Mind Full or Mindful

I was rereading Presentation Zen this weekend, just like any good book it has proved valuable on several levels, first it stimulated me to improve my presentations, second it has proved to be a very good coaching book. After all, what is coaching? It is communicating ideas and concepts. The secret to good coaching is to get the athlete in the proper state of mind, that state is no mind. The athlete does not need to be burdened by verbiage in terms of detailed instructions and long discourses on technical minutiae. That creates a Mind Full, the result is robotic mechanical movement, that has no carryover to competition. To be real and insure optimum transfer training should be Mindful. The athlete should be encouraged to explore movements, to feel what works for them, to be creative, to explore the full palate of possibilities in terms of solving a movement problem. Somehow we need to break away from the mechanistic paint by numbers approach we have taken to teaching movement, step back and look at the big picture and emphasize rhythm, flow and spontaneity. After all we don’t play games in a phone booth, drills for the sake of drills make the athletes robots that cannot create and explore space and time in their sports. I am reminded of the endless “ball skill drills” I see in soccer. Seldom if ever do I see them put into the context of the game. They are just neat looking drills that the player “must master” to be a good player. I saw a combine prep situation where a football player was “rehearsing” the agility test by walking through the movements counting steps. How about filming the drill at full speed, tell him to take less steps and show him the difference before and after. He will figure it out and it will transfer. There is a whole new world out there for those willing to be creative and explore.


At 3/17/08, 10:22 AM, Blogger Swim Coach Tom Sweeney said...

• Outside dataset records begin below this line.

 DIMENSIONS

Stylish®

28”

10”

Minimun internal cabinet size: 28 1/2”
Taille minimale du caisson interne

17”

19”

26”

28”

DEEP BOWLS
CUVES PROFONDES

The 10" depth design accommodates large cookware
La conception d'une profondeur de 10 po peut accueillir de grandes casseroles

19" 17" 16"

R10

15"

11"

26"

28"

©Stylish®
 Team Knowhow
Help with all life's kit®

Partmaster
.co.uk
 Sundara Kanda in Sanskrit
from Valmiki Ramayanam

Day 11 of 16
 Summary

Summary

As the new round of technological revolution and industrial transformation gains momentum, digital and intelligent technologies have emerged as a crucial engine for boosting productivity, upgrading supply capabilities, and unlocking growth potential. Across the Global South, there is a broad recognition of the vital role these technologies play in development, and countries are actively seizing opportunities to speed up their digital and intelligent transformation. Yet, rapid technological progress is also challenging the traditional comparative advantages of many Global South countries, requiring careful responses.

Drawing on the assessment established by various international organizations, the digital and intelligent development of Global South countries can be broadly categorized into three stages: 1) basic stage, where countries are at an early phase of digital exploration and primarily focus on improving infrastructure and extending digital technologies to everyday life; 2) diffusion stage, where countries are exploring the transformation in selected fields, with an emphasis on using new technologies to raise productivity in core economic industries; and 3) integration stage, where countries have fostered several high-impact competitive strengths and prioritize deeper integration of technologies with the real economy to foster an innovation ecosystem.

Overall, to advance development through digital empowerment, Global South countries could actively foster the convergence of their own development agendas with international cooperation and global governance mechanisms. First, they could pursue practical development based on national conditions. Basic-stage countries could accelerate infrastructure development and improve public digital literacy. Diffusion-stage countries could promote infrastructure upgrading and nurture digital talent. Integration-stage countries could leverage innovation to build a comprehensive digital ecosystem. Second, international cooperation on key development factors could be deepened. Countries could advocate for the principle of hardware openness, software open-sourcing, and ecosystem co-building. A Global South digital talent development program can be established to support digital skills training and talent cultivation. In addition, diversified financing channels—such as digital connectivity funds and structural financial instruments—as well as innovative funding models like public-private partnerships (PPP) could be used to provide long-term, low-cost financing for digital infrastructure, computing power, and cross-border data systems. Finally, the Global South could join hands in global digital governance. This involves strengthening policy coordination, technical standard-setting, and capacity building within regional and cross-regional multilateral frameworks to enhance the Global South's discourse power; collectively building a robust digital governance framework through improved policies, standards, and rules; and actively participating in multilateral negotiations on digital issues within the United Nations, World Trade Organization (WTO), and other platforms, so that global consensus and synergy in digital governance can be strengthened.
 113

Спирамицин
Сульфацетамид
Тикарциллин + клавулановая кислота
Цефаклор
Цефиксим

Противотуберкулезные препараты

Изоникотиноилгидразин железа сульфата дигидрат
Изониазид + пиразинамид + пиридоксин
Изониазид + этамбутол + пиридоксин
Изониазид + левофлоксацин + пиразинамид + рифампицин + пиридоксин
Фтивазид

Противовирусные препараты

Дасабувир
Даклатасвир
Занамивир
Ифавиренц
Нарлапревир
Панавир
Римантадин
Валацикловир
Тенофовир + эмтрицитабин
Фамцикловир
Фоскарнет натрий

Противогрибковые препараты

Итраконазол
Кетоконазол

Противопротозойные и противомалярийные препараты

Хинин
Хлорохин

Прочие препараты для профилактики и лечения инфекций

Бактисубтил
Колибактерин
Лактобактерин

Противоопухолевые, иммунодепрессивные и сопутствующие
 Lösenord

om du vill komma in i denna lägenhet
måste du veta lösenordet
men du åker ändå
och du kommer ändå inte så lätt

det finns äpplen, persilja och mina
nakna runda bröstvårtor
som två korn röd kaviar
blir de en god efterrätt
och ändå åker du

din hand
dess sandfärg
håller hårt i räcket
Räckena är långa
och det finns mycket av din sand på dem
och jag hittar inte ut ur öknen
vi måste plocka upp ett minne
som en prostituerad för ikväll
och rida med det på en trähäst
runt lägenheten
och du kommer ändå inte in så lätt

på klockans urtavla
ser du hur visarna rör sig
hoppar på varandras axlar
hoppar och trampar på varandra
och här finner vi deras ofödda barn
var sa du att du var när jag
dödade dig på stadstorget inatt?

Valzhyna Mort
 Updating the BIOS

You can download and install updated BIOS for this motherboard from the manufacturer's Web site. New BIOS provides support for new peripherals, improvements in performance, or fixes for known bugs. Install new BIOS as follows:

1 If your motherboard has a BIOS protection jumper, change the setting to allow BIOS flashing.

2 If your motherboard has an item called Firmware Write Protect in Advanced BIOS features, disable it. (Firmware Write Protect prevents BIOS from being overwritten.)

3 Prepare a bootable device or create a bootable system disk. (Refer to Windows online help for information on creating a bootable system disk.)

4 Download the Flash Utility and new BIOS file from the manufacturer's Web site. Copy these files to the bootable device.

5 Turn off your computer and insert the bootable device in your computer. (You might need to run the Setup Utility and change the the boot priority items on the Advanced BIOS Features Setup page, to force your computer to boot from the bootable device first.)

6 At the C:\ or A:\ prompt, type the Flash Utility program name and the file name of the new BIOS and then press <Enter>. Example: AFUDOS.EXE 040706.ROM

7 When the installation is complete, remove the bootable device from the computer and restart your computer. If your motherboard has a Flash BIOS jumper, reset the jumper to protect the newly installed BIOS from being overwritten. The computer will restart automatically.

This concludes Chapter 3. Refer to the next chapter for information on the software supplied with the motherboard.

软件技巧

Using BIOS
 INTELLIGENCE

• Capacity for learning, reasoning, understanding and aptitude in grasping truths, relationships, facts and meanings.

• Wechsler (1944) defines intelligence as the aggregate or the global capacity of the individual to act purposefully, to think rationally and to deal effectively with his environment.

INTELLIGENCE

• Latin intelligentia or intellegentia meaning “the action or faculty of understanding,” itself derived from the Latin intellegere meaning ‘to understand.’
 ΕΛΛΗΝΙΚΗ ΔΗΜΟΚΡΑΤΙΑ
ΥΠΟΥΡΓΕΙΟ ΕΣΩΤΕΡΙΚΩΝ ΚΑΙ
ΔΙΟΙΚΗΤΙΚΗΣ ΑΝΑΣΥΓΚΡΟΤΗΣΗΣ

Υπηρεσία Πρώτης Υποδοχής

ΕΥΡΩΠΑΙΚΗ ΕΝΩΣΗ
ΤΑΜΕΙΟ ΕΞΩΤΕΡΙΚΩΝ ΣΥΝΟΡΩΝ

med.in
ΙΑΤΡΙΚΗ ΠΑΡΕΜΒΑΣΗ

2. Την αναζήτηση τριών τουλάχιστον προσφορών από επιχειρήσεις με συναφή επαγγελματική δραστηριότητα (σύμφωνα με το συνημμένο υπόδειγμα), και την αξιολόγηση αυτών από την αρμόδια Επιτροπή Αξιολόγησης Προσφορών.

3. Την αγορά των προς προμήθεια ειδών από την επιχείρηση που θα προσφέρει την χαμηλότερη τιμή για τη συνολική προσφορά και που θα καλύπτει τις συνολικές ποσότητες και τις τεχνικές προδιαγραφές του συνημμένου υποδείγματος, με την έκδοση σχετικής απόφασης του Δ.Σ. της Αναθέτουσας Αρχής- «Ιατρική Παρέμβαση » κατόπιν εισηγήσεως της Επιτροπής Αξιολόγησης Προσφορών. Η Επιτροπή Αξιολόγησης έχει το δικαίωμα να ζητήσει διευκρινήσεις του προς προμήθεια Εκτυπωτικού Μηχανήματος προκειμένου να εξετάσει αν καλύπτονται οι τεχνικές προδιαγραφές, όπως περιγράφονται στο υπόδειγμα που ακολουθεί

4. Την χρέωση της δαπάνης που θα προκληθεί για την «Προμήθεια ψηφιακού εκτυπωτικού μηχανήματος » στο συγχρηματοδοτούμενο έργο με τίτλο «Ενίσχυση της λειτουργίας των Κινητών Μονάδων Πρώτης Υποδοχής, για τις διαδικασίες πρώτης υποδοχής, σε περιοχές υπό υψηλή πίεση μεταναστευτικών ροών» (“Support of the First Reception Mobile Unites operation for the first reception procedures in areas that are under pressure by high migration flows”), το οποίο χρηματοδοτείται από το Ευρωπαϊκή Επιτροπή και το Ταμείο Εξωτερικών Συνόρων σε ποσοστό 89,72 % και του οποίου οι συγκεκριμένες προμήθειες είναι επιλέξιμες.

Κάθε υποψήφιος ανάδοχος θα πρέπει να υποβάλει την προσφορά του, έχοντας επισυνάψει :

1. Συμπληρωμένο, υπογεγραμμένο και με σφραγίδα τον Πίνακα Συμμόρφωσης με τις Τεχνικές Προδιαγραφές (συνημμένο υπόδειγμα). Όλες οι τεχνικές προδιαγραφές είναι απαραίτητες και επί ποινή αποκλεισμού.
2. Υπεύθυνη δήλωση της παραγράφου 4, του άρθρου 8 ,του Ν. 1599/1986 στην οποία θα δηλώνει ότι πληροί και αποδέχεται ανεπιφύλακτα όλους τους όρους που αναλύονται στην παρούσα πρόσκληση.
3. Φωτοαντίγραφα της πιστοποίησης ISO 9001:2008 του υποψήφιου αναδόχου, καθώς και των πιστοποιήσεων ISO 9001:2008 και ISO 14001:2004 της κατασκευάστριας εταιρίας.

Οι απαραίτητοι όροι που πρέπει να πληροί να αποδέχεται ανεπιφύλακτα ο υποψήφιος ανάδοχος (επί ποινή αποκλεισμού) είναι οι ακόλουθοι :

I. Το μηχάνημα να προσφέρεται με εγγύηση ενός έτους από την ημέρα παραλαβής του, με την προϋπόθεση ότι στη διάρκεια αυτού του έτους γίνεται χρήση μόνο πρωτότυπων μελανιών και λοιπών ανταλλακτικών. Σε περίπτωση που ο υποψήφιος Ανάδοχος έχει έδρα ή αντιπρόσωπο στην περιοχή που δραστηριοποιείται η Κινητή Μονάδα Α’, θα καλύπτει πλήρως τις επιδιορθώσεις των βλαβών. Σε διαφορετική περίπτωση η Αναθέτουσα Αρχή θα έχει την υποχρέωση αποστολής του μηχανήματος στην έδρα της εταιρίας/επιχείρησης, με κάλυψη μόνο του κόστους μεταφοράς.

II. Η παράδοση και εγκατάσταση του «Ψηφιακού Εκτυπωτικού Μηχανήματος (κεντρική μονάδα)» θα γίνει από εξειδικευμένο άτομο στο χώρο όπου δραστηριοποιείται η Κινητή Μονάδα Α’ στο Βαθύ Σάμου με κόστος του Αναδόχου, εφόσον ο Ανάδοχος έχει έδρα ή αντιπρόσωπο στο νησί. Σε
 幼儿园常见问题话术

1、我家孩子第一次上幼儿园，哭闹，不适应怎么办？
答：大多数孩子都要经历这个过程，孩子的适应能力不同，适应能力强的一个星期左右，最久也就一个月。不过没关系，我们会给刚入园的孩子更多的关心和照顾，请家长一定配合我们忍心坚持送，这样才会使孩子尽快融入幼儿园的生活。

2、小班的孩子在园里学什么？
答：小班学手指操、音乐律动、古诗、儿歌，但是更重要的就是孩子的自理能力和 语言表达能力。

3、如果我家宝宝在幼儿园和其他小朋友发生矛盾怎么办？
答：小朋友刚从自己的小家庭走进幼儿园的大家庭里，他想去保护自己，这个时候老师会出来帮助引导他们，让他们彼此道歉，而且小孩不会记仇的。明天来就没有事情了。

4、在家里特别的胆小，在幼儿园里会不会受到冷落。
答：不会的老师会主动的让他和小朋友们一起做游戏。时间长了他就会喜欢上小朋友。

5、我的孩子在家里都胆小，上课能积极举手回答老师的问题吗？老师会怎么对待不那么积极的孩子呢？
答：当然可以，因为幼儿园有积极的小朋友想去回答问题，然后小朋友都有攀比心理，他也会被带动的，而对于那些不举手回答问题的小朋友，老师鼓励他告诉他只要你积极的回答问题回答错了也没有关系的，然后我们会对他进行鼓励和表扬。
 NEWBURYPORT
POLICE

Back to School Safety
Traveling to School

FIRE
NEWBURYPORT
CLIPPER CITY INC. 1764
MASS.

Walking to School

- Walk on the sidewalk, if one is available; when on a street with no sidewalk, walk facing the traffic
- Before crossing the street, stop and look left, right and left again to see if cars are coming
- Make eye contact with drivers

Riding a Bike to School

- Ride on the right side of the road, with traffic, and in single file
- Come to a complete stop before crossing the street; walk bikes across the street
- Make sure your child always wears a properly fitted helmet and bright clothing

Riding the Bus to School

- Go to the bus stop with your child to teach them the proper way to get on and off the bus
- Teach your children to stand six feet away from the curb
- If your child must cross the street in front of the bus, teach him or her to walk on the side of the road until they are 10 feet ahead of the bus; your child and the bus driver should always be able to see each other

As an age group competitive swim coach, I couldn't agee more about the difference between mind full and mindful. I'm reminded of two coaches on the same deck: Coach A has his swimmers on deck for up to 20 minutes at a time lecturing them on the finer points of stroke mechanics and the like--his swimmers become psychologically dependent as well as shiver from being cold; Coach B gets his swimmers out for 90 seconds and quickly explains a desired movement pattern, has them try it on deck, and back in the water they go.

BUT, one must have an eye for what works and what doesn't work. For example, a mid-pack 9-year-old girl, Rachel, didn't understand a fairly complicated full body dolphin pattern. During a short break, I watched her play with it. She linked three different movements and Rachel's Drill was born.

Some of us have a gift of seeing effective movement patterns. I don't know how that is taught.